Speedrunning a Website Rewrite
Posted by Zack Spellman
Now serving version 4. Please excuse our mess.
Over the last 36 hours I rewrote all of Altmeta.org from scratch. I've operated this small website for some time, but it got into a state a few years ago where I couldn't add new posts. I made an elaborate plan to revamp, but that failed to materialize, so the website went neglected for a long time.
Yesterday, between being asked for a personal website link and having some encouragement from Threads, I decided it was finally time to get my website back up.
I knew from the failed attempt that I wanted to use Next.js hosted on Vercel - I've followed what these are doing with great interest over the past five years and I believe they're bringing a plethora of not-easy best practices to the masses. It helps that others agree with me and have written a great deal of tutorial content about the combo over the past few years as well, because it means that AI coding assistants are really dialed in for helping accelerate code writing here.

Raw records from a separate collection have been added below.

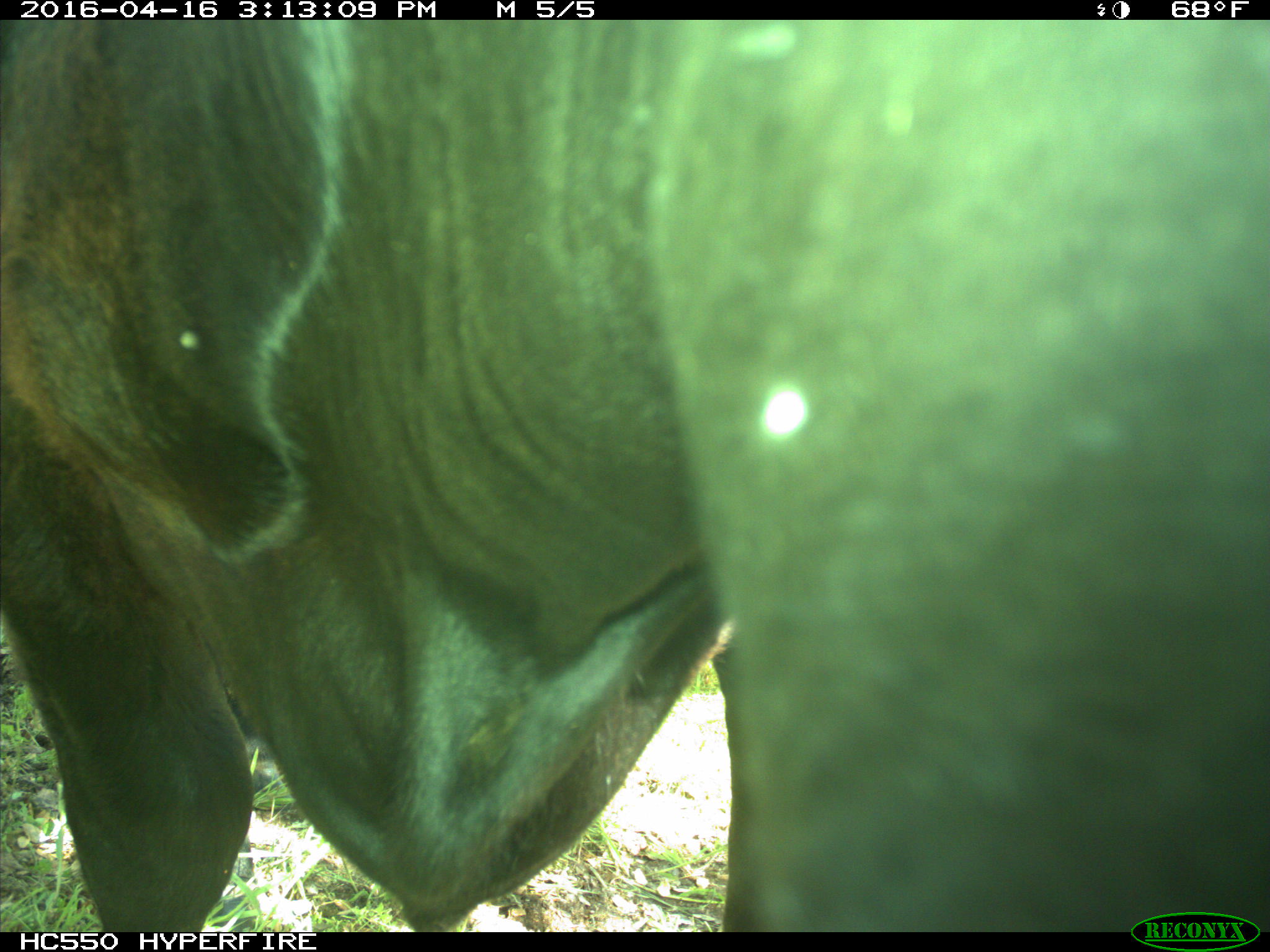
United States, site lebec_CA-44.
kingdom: Animalia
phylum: Chordata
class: Mammalia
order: Artiodactyla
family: Bovidae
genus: Bos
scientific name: Bos taurus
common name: domestic cow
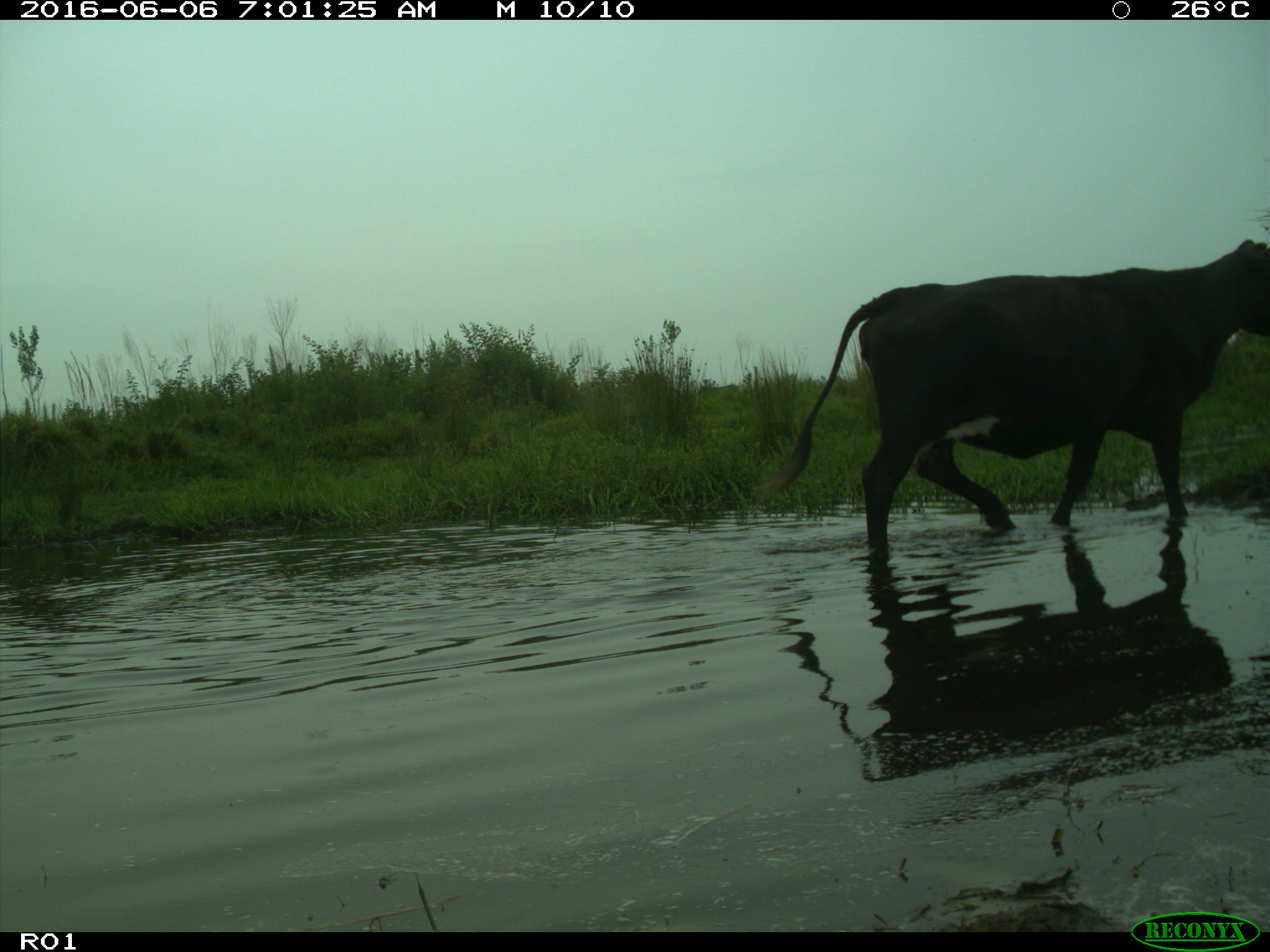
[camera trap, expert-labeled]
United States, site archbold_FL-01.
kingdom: Animalia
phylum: Chordata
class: Mammalia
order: Artiodactyla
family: Bovidae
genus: Bos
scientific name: Bos taurus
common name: domestic cow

I'm actually fairly intentionally not using most of the features of Next.js / Vercel's hosting - This is a static website, and I'm only using these pieces for "easy" static site generation and free hosting. I don't need ISR or want "use server" magic APIs. However, it's a great way to practice staying up to date with cutting-edge React, and it really shines a light for me on what's actually easy and what has surprising pitfalls.
I'll heap a load of praise on ReactMarkdown. Not only is it built on top of a stellar foundation (remark), but it has extremely safe and sane defaults. Unfortunately one of those defaults was the inability to put HTML directly into my markdown files, so one of my articles that relied upon an internal ToC with header ids was not supported by the default set of transforms. I found a workaround but haven't been able to test it out yet, so that's still slightly broken as of this writing.
The other thing I had to put off supporting was MDX. I had a couple of articles which made use of this, and ... yeah, it seems like the heyday of MDX has come and gone. If you missed that wave, it was the idea of putting JSX directly into your markdown files - you can see the potential problems with your eyes closed. I might look into figuring out how to support those articles again in the future, maybe with a JS fiddle or modern equivalent, but I decided it was okay to break for now.
Probably the worst pitfall I experienced setting up the website was image optimization. On the previous version of this website, I didn't do any image optimization, I just served the same png file to all comers. But Next promised me image optimization, and by golly I wanted it. Only...
Then they pulled a fast one on me and quietly noted that they do zero image optimization for statically generated sites. Worse, they'll serve my image assets with zero caching for extra slowness.
Luckily, there's a package to resolve this problem, with the straightforward but awkward name "next-export-optimize-images", which does what it says on the tin. Now I have a different problem, which is that all my smallest images got upsampled to be absolutely huge and the flow of some stuff is all off now, but that's a problem to deal with tomorrow.
There's actually a couple other features still missing as well - next/prev links, as well as last edited link to GitHub. I'll get them back soon.
For now, it's good enough that I can post there again. I'll probably backdate my last two threads up as posts as well. And you can check the entire source code out on github.
And yeah, a an AI coding assistant helped a lot with this. Sometimes it got in the way, but on net I wouldn't have even attempted this if I didn't know I could lean on that to keep my momentum moving forward. I'll break down the details (good and bad) another time.